Three sharp raps on her passenger side window from metal fingers put an end to that.


“Hey,” says Bucky, sheepishly, when she’s rolled down the window.

“Hey yourself,” she says, and unlocks the doors.

He’s barely in the passenger seat before Liho abandons her sandwich wrapper to headbutt Bucky into rubbing his ears. Bucky smiles hesitantly down at him. “Heard you were driving around after tornados. Wanted to see for myself.”

“Could’ve seen from your spaceship,” says Natasha, flicking crumbs off her I SAY HI WITH A HEAT WAVE t-shirt. “Could’ve gotten in my car without a manila folder under your jacket.”

 “I know,” says Bucky, looking at her frankly, his fingers buried in Liho’s thick fur. “But I wanted your perspective.”

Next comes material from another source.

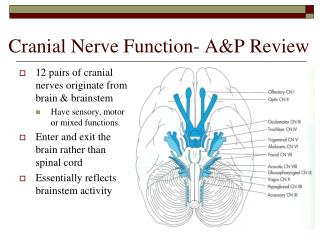 Cranial Nerve Function- A&P Review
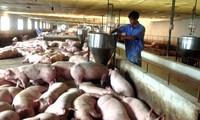 Implementan medidas para estabilizar precio de carne de cerdo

Natasha sighs. “Barnes, you know I don’t work for S.H.I.E.L.D. anymore. I walked out of that world, and I’m not planning on going back.”

“It has to do with Chaos,” he says.

Natasha unlatches the door, crossing the parking lot to dispose of her trash. She stretches too, in the afternoon sun. Has she been away too long? The wind’s changing, and her car’s still in park.

She straps herself back into the driver’s seat. Bucky’s already fanned out the files on the dashboard, in chronological order, if nothing else. It’s a series of disappearances, too clean to be coincidental, and with no traces except for a calling card--a single exotic butterfly wing--pinned prominently so as not to be missed.

“What makes you think it’s not a copycat?” she murmurs, trying to link the cases together, “And why butterfly wings, of all things?”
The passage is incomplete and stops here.